Return all lines of the listing below that carry the word "camera".

═════ Source data ═════

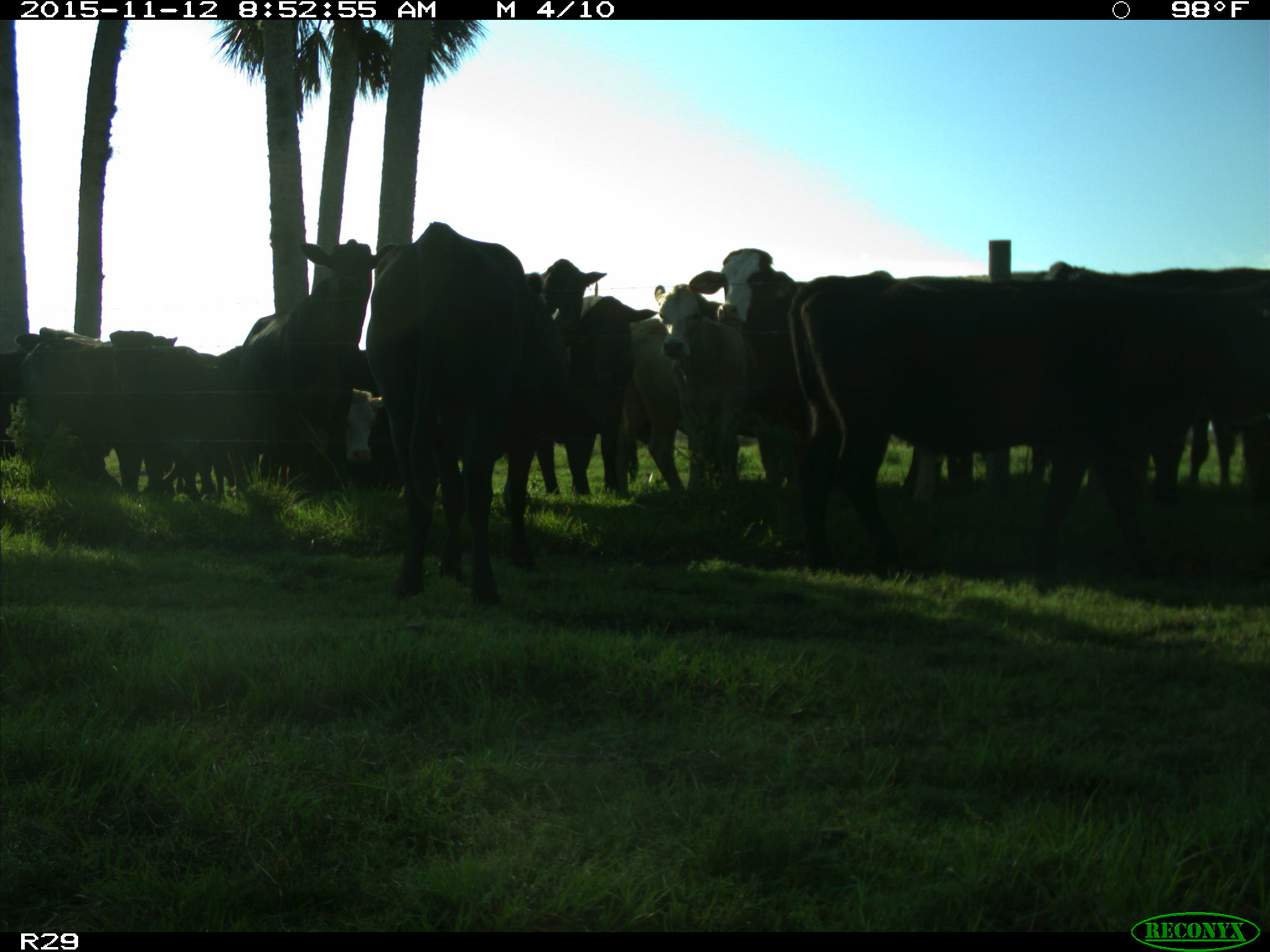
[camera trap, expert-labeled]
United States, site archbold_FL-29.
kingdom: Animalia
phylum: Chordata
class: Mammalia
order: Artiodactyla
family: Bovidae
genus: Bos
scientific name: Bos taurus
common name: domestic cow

═════
═════ Source data ═════

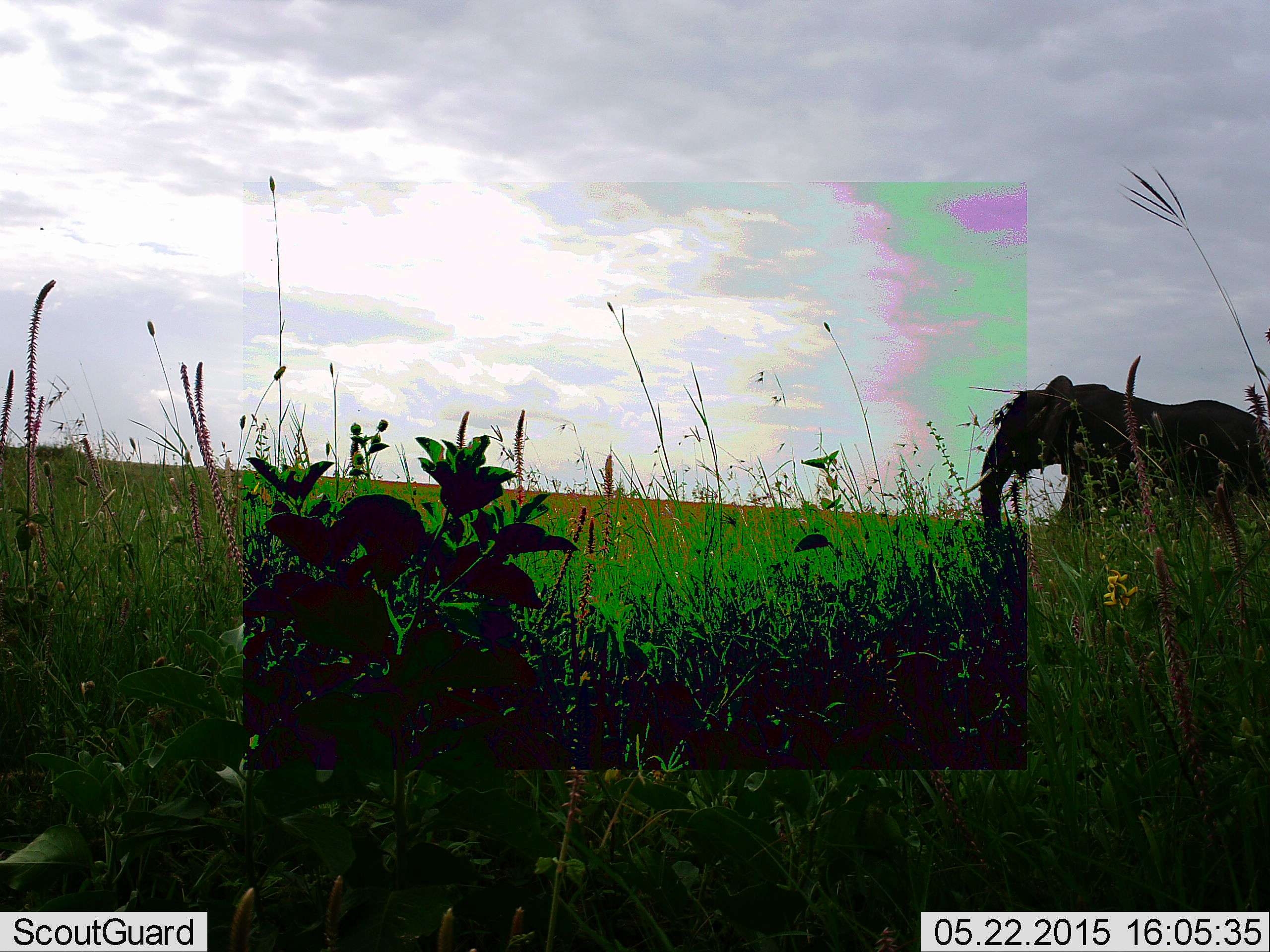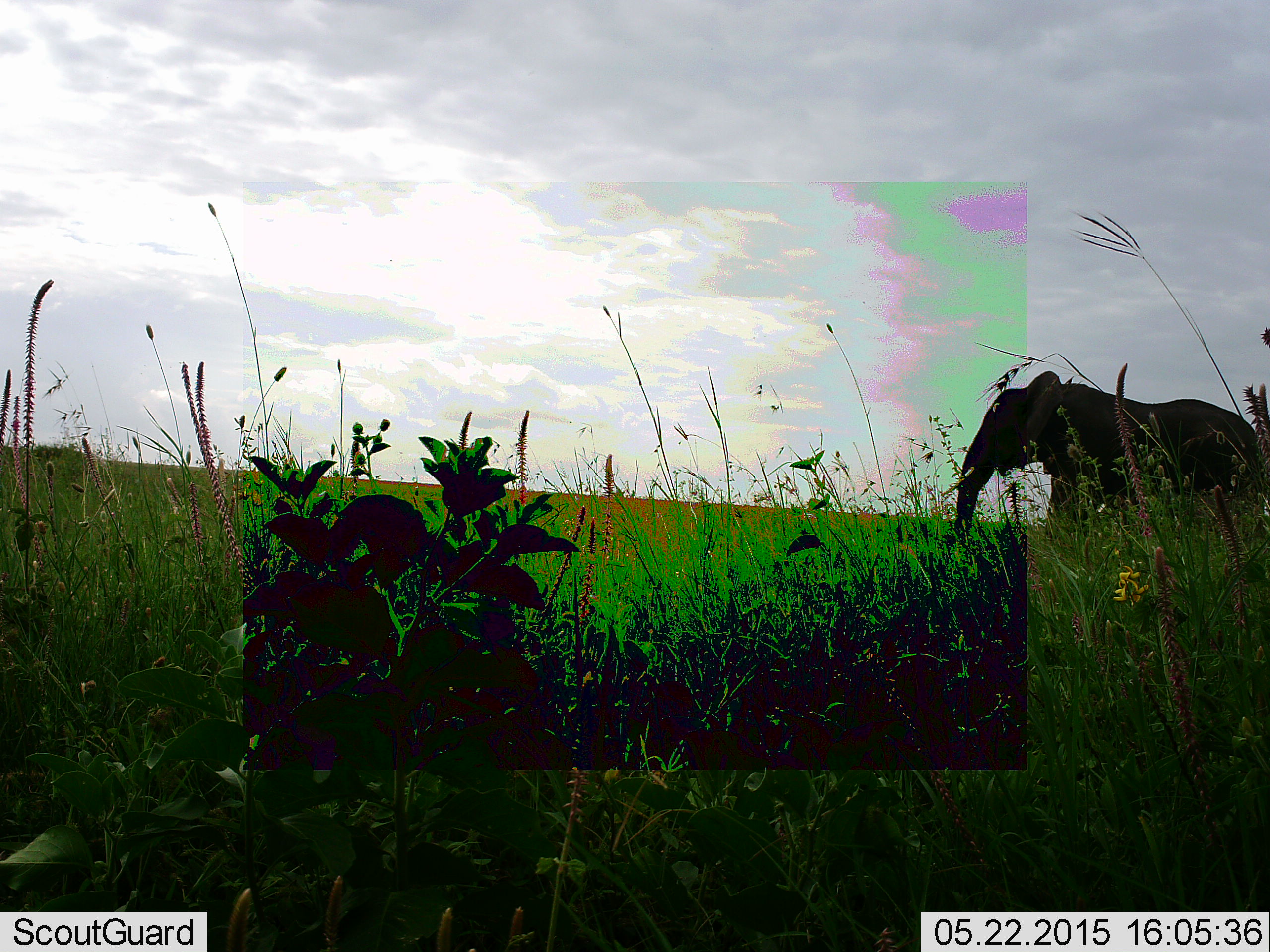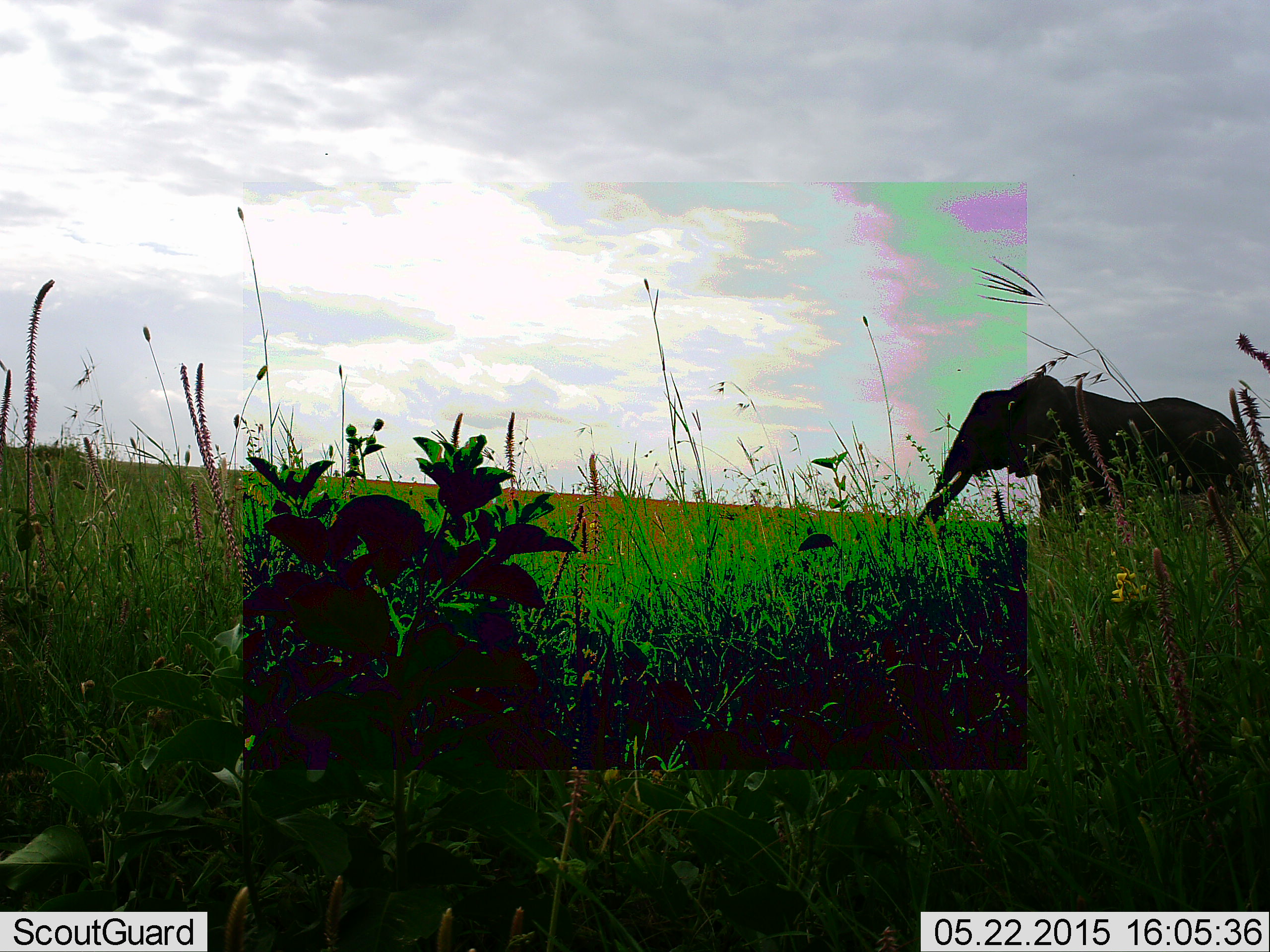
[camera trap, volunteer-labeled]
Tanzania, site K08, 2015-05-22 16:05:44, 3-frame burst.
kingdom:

═════
═════ Source data ═════

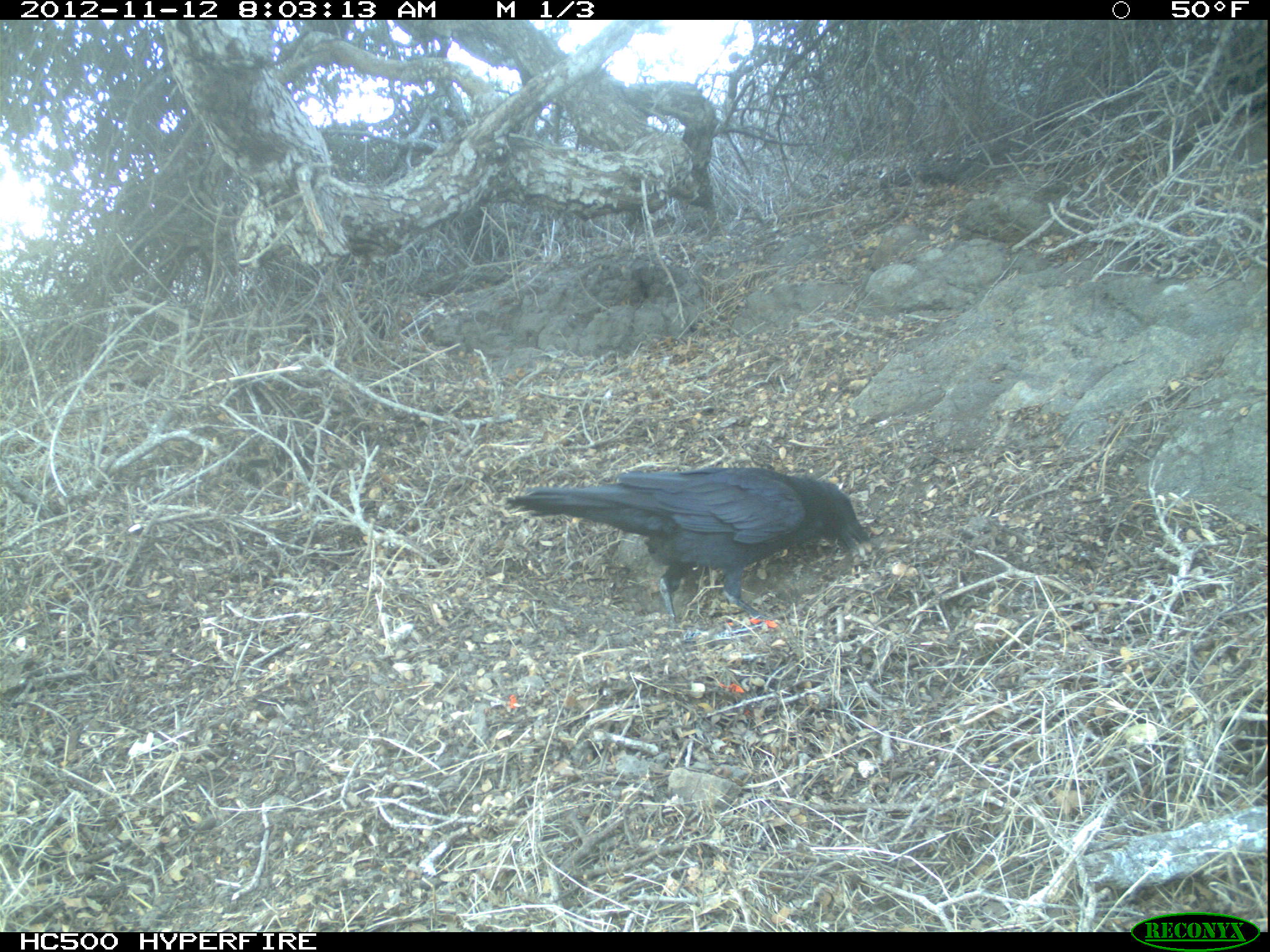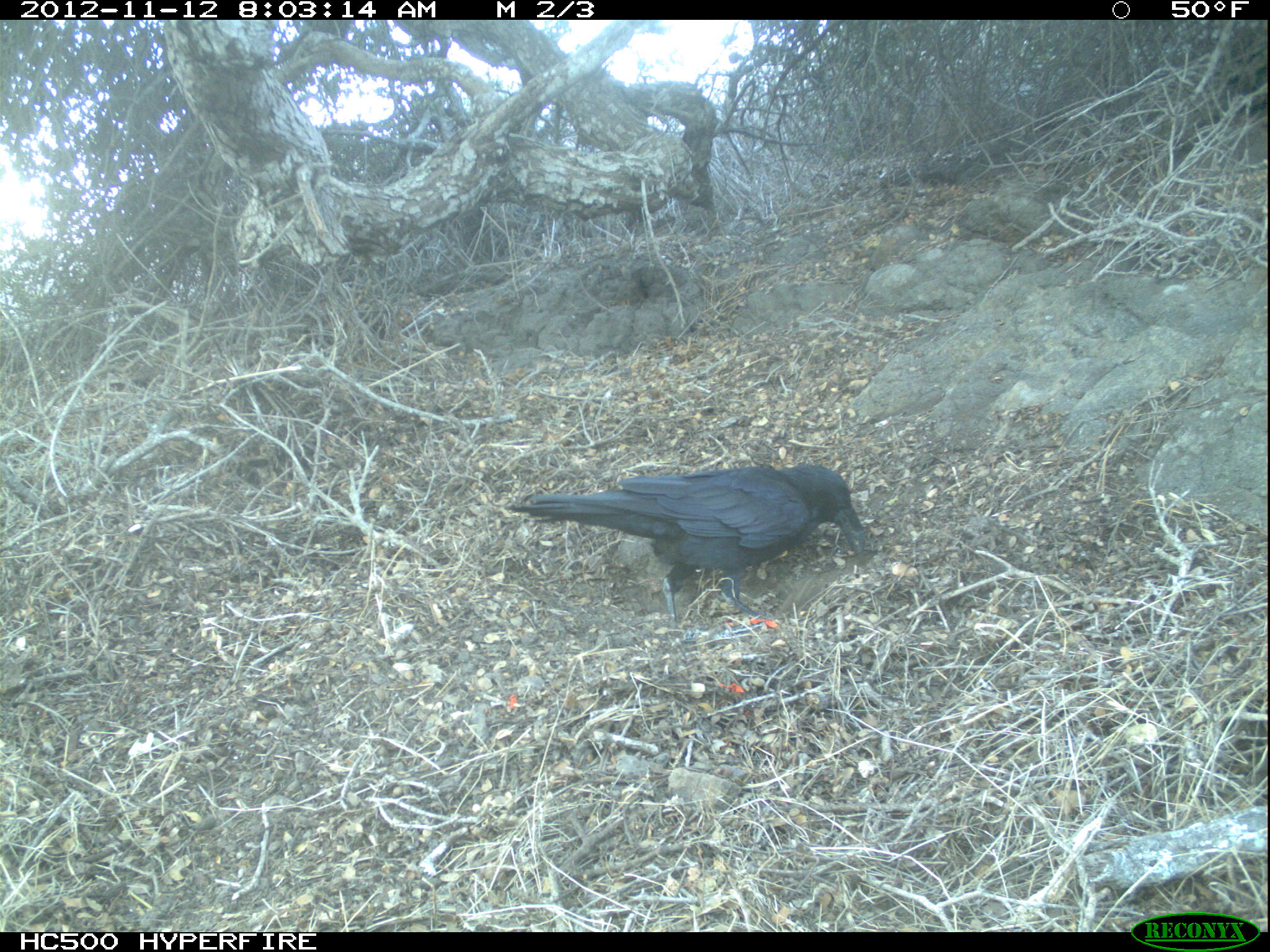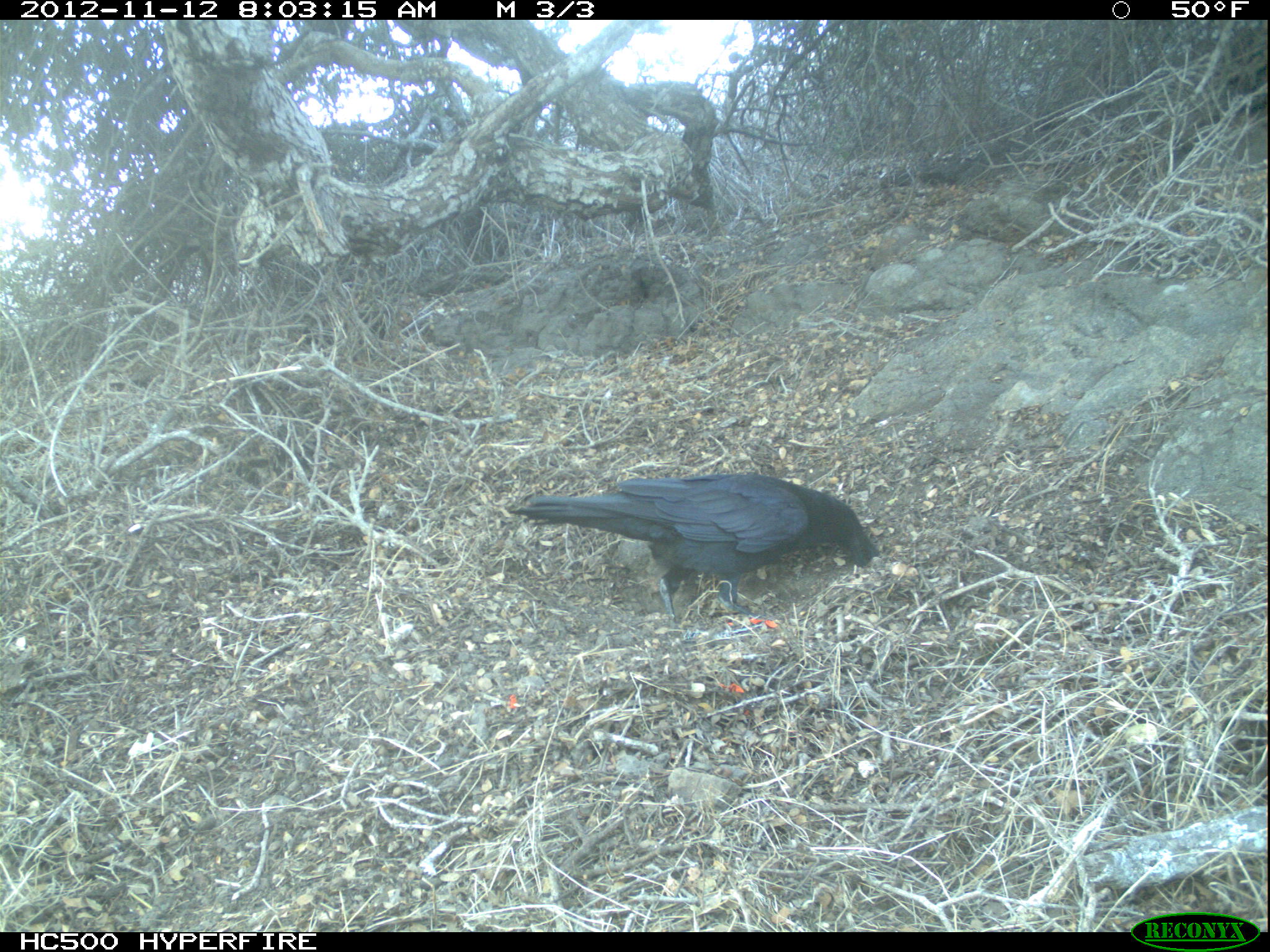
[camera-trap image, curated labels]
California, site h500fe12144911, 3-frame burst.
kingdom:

═════

(Result below)
[camera trap, expert-labeled]
[camera trap, volunteer-labeled]
[camera-trap image, curated labels]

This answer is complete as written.